Sunday 6 February 2011

Day 30 - Japanese Kitchen

Today I made my first recipe from my new cook book acquisition. It is called Everyday Harumi by Harumi Karihara and features simple Japanese recipes. I'd heard great things about the author and seen her in action on 'Your Japanese Kitchen' shown on the NHK World TV channel. Harumi has often been called the Delia Smith or Martha Stewart of Japan and is well known for her satisfying home cooking. I couldn't wait to get started.

I had almost all the ingredients I needed and I just had get the raw chicken and prawns and then visit the Japan Centre to pick up the potato starch, mushrooms and all important dashi stock. I decided to go easy on myself first time out and made a pretty simple sauce which is suitable to serve as a donburi. The recipe was a Prawn and Chicken Ankake Donburi. Ankake is a typical Japanese sauce and can be served with a variety of different ingredients.  It forms the backbone of many Japanese housewives' recipes.

Just to make clear, this is not my recipe but is taken from Everyday Harumi by Harumi Karihara and is partly paraphrased for speed. It made enough for 2 servings:

  • 125g boneless chicken thighs, cut into 2cm pieces
  • 50g raw prawns, deveined
  • sake - to marinade
  • salt and pepper
  • 50g shiitake mushrooms, cleaned and thinly sliced on the diagonal
  • 60g onion, cut into wedges and then halved again
  • 100g pak choi, leaves and stem separated and both cut into 5cm-long pieces
  • 25ml soy sauce
  • 1/2 tbsp sake
  • 1/2 tbsp mirin
  • 1/2 tbsp caster sugar
  • 1/4 tsp salt
  • 200ml dashi stock (I used instant powder as I wasn't able to buy bonito flakes to make my own)
  • 1/2 tbsp oil for frying
  • the stem of a green leek (I sliced up the leek into long thick strips)
  • 20g fresh ginger, peeled and halved
  • 2 garlic cloves, slightly crushed
  • 1 tbsp potato starch mixed with 1tbsp cold water
  • rice to serve
  1. In separate bowls, season the chicken and prawns with a little sake, salt and pepper.
  2. Prepare all the vegetables as above and set aside.
  3. Add the soy sauce, sake, mirin, sugar and salt to the dashi stock, mix thoroughly and set aside.
  4. Heat the oil in a frying pan. When hot add the leek, ginger, and garlic, in that order, and cook until you can smell their aroma. Then add the chicken and prawns, followed by the mushroom, onion and pak choi.
  5. Add the dashi mixture. When it comes to the boil, stir in the potato starch mix to thicken the sauce.
  6. Discard the ginger, leek and garlic before serving (actually I left the leek in because I like it!)
  7. Serve the anakake on hot steamed rice.
The meal tasted as I expected because it was very warm and comforting.  It was the first time I cooked with potato starch and I find it a good alternative to cornflour as it is a much stronger thickening agent. I think that in future I might cook off the chicken a little more before adding in the stock and then add the prawns because it took a little longer to cook through then I think the recipe considers above. Although, perhaps I cut the chicken a little too big, who knows. One final thing to note is about the dashi stock. I chose instant stock as I couldn't find the raw ingredients to make my own. Obviously it is a fish stock and tasted as such.  Its always hard to make instant stock quite right when all the ingredients are in Japanese but I worked it out using the ever helpful Internet. 
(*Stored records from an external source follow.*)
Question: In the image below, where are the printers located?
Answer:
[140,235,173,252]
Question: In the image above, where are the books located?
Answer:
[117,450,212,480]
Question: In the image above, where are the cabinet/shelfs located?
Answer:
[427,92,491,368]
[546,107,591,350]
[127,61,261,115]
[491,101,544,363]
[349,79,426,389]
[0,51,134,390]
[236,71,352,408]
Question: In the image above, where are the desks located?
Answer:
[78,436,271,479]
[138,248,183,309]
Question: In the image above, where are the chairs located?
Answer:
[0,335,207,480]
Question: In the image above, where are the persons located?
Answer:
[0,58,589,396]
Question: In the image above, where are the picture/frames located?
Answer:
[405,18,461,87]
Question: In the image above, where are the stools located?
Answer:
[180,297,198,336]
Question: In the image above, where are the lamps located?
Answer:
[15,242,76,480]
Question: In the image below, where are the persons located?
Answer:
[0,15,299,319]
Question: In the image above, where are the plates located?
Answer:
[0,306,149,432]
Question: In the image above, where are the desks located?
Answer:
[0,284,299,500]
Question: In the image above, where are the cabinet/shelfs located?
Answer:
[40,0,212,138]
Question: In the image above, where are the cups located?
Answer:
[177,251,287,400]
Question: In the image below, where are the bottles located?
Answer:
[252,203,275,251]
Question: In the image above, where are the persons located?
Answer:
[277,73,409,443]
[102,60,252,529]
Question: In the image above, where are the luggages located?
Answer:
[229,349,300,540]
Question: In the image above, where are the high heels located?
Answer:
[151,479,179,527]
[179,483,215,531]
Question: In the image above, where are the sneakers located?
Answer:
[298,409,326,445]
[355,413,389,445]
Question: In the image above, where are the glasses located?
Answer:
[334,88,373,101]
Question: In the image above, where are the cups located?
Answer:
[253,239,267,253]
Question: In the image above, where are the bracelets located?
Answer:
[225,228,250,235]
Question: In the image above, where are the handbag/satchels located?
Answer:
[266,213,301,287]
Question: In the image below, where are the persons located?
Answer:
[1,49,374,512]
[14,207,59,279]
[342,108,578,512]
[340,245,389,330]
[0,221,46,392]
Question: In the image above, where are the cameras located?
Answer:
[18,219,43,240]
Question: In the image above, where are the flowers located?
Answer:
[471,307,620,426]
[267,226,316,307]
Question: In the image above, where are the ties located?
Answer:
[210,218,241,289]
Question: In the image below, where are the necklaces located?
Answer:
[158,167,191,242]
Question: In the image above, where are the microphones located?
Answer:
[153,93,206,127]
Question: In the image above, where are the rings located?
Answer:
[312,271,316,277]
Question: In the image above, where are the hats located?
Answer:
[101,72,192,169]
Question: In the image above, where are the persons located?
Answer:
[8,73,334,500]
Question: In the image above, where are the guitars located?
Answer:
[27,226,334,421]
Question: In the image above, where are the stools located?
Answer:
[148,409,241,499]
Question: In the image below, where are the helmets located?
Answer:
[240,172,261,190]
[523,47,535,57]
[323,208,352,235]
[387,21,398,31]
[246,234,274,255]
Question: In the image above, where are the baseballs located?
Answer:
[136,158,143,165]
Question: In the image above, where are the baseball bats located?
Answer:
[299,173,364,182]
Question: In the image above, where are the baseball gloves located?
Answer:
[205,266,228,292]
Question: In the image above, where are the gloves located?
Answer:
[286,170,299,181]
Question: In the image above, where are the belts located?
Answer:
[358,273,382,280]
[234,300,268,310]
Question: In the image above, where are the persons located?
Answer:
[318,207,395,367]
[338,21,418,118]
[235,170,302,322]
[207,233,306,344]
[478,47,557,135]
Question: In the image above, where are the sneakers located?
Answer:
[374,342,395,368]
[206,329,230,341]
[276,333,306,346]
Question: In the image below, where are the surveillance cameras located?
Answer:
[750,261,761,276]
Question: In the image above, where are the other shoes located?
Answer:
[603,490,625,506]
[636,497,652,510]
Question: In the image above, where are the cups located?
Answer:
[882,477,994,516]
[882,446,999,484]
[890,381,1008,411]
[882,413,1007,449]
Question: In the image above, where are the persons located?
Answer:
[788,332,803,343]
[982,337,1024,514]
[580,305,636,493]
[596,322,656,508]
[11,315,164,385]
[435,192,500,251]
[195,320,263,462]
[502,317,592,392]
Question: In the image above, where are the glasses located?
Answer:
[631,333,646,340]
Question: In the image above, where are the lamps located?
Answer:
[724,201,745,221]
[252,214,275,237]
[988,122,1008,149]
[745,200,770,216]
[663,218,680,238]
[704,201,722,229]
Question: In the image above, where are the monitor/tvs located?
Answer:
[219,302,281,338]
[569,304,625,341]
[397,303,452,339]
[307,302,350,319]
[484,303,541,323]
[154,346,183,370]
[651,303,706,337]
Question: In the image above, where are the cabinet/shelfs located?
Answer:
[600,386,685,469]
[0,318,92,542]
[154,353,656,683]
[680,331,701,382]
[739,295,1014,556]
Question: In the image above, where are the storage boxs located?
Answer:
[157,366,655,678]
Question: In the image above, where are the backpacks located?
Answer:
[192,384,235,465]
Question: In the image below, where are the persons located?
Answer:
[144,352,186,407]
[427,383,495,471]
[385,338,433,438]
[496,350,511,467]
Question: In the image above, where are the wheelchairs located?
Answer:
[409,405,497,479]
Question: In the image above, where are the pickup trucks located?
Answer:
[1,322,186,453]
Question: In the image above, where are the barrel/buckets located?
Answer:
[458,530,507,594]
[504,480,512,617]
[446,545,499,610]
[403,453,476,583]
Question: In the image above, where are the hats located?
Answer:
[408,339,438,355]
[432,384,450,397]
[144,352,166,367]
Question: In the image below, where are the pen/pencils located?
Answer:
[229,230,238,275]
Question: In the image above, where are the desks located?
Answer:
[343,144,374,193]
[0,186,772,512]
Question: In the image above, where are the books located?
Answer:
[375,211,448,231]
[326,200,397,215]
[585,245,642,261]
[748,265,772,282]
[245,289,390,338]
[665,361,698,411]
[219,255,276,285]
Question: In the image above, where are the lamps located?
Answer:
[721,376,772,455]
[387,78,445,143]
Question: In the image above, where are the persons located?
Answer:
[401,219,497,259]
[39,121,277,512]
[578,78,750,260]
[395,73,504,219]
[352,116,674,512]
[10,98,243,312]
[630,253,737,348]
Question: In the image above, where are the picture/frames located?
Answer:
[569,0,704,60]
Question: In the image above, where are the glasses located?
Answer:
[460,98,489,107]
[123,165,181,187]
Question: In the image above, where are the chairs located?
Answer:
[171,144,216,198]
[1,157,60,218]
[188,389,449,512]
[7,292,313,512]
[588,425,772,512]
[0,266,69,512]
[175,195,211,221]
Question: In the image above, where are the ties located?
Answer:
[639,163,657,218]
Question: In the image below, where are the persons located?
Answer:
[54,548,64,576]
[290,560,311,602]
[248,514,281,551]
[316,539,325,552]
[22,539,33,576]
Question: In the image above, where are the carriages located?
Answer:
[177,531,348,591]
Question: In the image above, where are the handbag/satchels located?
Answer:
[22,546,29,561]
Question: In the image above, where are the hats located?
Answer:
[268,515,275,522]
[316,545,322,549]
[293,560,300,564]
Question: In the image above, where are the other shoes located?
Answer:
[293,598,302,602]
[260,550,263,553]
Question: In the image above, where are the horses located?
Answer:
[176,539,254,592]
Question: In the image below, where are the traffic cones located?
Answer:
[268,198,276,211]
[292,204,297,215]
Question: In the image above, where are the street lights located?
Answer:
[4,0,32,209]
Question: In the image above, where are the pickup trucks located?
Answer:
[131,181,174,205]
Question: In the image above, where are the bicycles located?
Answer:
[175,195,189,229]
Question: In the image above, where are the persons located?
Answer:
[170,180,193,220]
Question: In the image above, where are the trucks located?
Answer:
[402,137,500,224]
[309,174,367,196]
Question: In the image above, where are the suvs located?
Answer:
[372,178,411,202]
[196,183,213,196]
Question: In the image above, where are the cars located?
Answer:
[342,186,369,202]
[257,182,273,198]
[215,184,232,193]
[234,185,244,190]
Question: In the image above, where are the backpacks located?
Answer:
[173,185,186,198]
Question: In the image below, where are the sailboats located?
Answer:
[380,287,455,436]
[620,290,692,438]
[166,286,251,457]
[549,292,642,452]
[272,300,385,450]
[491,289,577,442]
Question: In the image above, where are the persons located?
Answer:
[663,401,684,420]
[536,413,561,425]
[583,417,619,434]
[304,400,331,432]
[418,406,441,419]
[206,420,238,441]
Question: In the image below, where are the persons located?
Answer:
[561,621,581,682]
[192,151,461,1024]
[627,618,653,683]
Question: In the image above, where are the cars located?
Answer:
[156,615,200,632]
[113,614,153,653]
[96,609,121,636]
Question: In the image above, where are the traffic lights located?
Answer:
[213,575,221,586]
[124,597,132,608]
Anyway, Gerry loved it and said it reminded her of her's mum's cooking, who is Filipino and makes delicious concoctions of this ilk. High praise indeed. Anyway, it's a good one to have in my cooking repertoire as it didn't take long to make and I can imagine would cheer up a particularly grey day!

Chicken and Prawn Ankake Donburi


1 comment:

  1. I just bought this cookook and tried my first recipe too! I went for udon noodles with minced meat miso sauce (p.112). I could only get instant dashi too, I shopped at Arigato on Brewer St rather than The Japan Centre. Your version of Harumi's donburi looks delicious, I think I might give that a try next. Her recipes are really simple and easy to follow.